Friday marked a week since a number of media outlets, including this one, reported that an Eagles trade of Carson Wentz seemed near.
Not that near, it turned out.
Why is Wentz still not traded? In conversations with a number of league sources, obvious and not so obvious reasons emerged.
Before we delve into all that, let’s establish two important points:
Wentz almost certainly is still getting traded. There are no reports of any sort of rapprochement between the quarterback and the organization, even if some of us continue to believe that might be the surest path forward for both the team and Wentz; NBC Sports reported that a group of young Eagles receivers is planning to meet up with QB Jalen Hurts soon to work on route timing. We’re just too far down the road now. Maybe you can change your mind on trading a kicker or something, but once you’ve made it clear that the face of your franchise is on the block, he has to go.
This can’t go on forever. You don’t want players reporting for spring work in a few months, with Wentz and the leadership of the offense still flapping in the breeze. As one player noted via phone Friday, “you always wonder who’s going to be the leader for the year.”
It probably can’t go on past March 19, when the Eagles owe Wentz a $10 million roster bonus that will increase the $33.8 million 2021 dead cap charge for trading him to $43.8 million. The first figure would be more dead cap money than ever incurred in the history of the NFL. The second figure would be nearly double the highest dead cap figure ever incurred (Jared Goff, $22.2 million), and that would just be beyond ridiculous. We can be pretty sure Howie Roseman, who takes pride in managing the cap, doesn’t want to be thought of as being beyond ridiculous.

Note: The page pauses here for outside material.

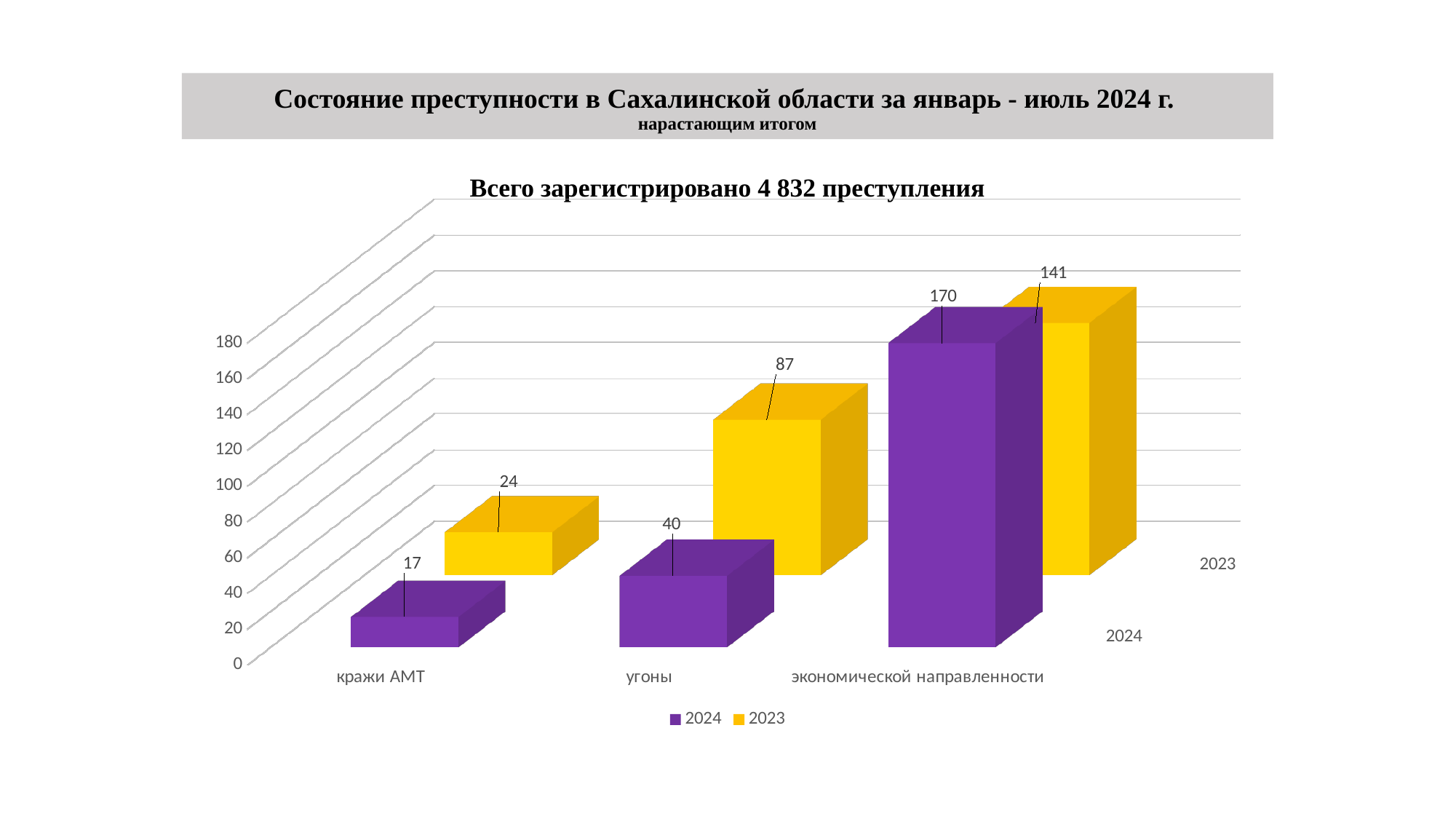
What is the value for экономической направленности in the 2024 series? 170 What is the value for угоны in the 2023 series? 87 What kind of chart is shown on the slide? bar chart What is the value for кражи АМТ in the 2024 series? 17 Which is larger for угоны: the 2024 value or the 2023 value? 2023 Do the values in the 2024 series rise or fall from left to right along the x axis? rise What is the difference between the 2024 and 2023 values for экономической направленности? 29 What is the title of the chart? Всего зарегистрировано 4 832 преступления How many categories are shown on the x axis? 3 Which category has the highest value in the 2023 series? экономической направленности How many series does the legend list? 2 Which category has the lowest value in the 2024 series? кражи АМТ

Due diligence though, what happens if somehow the Eagles can’t trade Wentz by March 19, and we do venture beyond the bounds of ridiculousness? Well, a post-June 1 trade of Wentz would actually be better for the Eagles’ 2021 cap -- spotrac.com says the dead cap money this year would be $19,373,538. But before you yell “Eureka!” and decide that option makes the most sense, a post-June 1 trade just means the dead cap is spread over two years. So instead of being completely out from under Wentz’s contract in 2022, as they would be if they traded him now, the Eagles would still be carrying around $24,543,076 of dead Wentz cash. The two-year total adds up to the potential dead cap figure this year if there’s no trade by March 19.
So, back to why this hasn’t happened yet. Sources say Roseman looked at the Goff-Matthew Stafford trade and thought the third-round pick the Lions got this year, plus two future firsts and quarterback Jared Goff, would be a pretty good template for a Wentz trade. But teams know what Stafford is, after 165 games and 282 touchdown passes. They might not agree on exactly where he ranks, but he’s in the top dozen or so starters, every year. Wentz has been that, too, but in far fewer career games, and this year he was barely among the top three dozen NFL QBs.
Roseman’s problem might be that teams see Wentz as much more resembling Goff -- who was drafted first overall in 2016, just before the Eagles took Wentz -- than Stafford.
Nobody knows exactly what teams have offered for Wentz. NFL sources believe the only confirmed bidders are Chicago and Indianapolis, and Wentz is not the only QB property on the market. Houston doesn’t want to trade Deshaun Watson but probably will have to accede to Watson’s request. Now Russell Wilson seems to be pushing a trade from Seattle. The Jets and former Eagles exec Joe Douglas are dangling Sam Darnold. Marcus Mariota is in the mix after a year as a Raiders backup.
The danger in waiting is that one or more of the teams willing to deal for Wentz gets involved in talks about one of the other QBs. What happens if the market suddenly dries up entirely? The 2016 Sam Bradford option -- waiting for another team to suddenly need a starter at the last minute -- doesn’t seem like anything you’d want to hang your hat on.
Bottom line, league sources doubt Roseman has been offered a first-round pick of any sort for Wentz, this year or in the future. The haul from a Wentz trade is the only mitigation Roseman can get from the disaster of having to deal away a healthy 28-year-old QB he handpicked as the future of the franchise, saw play for three years, then rewarded with a $128 million contract extension. If Roseman walks away with a midround pick this year and a conditional second or something down the road, he has seriously marred his legacy and probably has deepened the hole the 4-11-1 Eagles have to climb out of, in terms of acquiring talent.
It’s unclear how the Eagles plan to spin the situation, post-Wentz. Is it Hurts’ team? Will they say that? The NFL Network reported that the Eagles sent an observer to Clemson quarterback Trevor Lawrence’s pro day Friday. Lots of teams were there who, like the Eagles, have no chance of drafting Lawrence, but the Eagles pick sixth overall, and they have to consider the option of taking a quarterback, even if it isn’t Lawrence. That decision might shape the future of the franchise just as much as the Wentz trade.
So there’s a lot going on here, even when nothing is going on.